While many guys use their wive's standards as an excuse to get out of work, some mothers create or participate in the creation of a Lazy Husband by gatekeeping the quality and quantity of his involvement. Gatekeeping is a term that sociologists use to explain how much a spouse allows the other spouse to participate in some activity such as parenting, housework, or managing the finances. People often gatekeep by complaining about the other's standards, by redoing tasks, or by refusing the other's offer to help. Women's gatekeeping can occur for many reasons. Some women gatekeep as a way to prevent their partners from butting into an arena where they enjoy a sense of authority. This may be taking care of the family's needs, or ensuring that the house and parenting are maintained to a certain standard. While gatekeeping is common in traditional households, it can also occur in homes where both parents believe that the parenting and housework should be shared equally. It commonly occurs when women feel guilty or inadequate sharing a role that they saw their mothers perform without a man's involvement. Evelyn: I just don't feel right making Rick do as much housework as I do. I know we both work full-time but my mother would have never let my father do the laundry or wash dishes.

It just doesn't feel right to me. Gatekeeping is an important behavior to understand because the ambivalence that generates it causes many women to be manipulated or warned off by their husbands' excuses or rationales. It may also make them less likely to assert themselves when they need to. A common reason why women gatekeep around housework is because they don't like how their partner cleans-- if he cleans! This difference in standards is a frequent battle in many homes. Paul: Harriet thinks I'm a slob and I don't think that's fair. I don't keep the house immaculate, but that doesn't make me a slob. I also only have so many hours in a day and if I get a free hour the last thing I'm going to do is spend it cleaning. Besides, whenever I do clean she just goes over what I did anyway, so why bother? Similarly, a mother might gatekeep a father's parenting out of a fear that he'll do it wrong. As a result, he doesn't get a chance to learn on his own. Jeff: I pretty much feel like whatever way I parent it's the wrong way for Michelle. "Watch out for his neck!" "You know, it's a lot faster if you lift up his legs with one hand and put the diaper under him with the other." "That's not the kind of baby food he likes."
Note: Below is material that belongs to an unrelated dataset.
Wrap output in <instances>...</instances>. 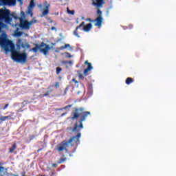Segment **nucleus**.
<instances>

I'm starting to feel like, "Fine. You want it done your way, be my guest!" This isn't to say that men are the innocent victims of women's cruel and heartless gatekeeping behavior. Many men ensure that they won't have to do family work by maintaining low standards, forcing their wives to act as managers, acting incompetent, waiting to be nagged, or doing the tasks far less frequently than their wives would like. Sometimes a man's lack of participation has less to do with his partner's gatekeeping than with his unwillingness to get involved under any circumstances. These are all important themes that we'll talk about in upcoming chapters. Because, whether your partner is uninvolved as a result of your being overly involved or uninvolved because he's a stubborn dude, you'll need a new set of behaviors and strategies to create change in your house and marriage. And that's where we turn next.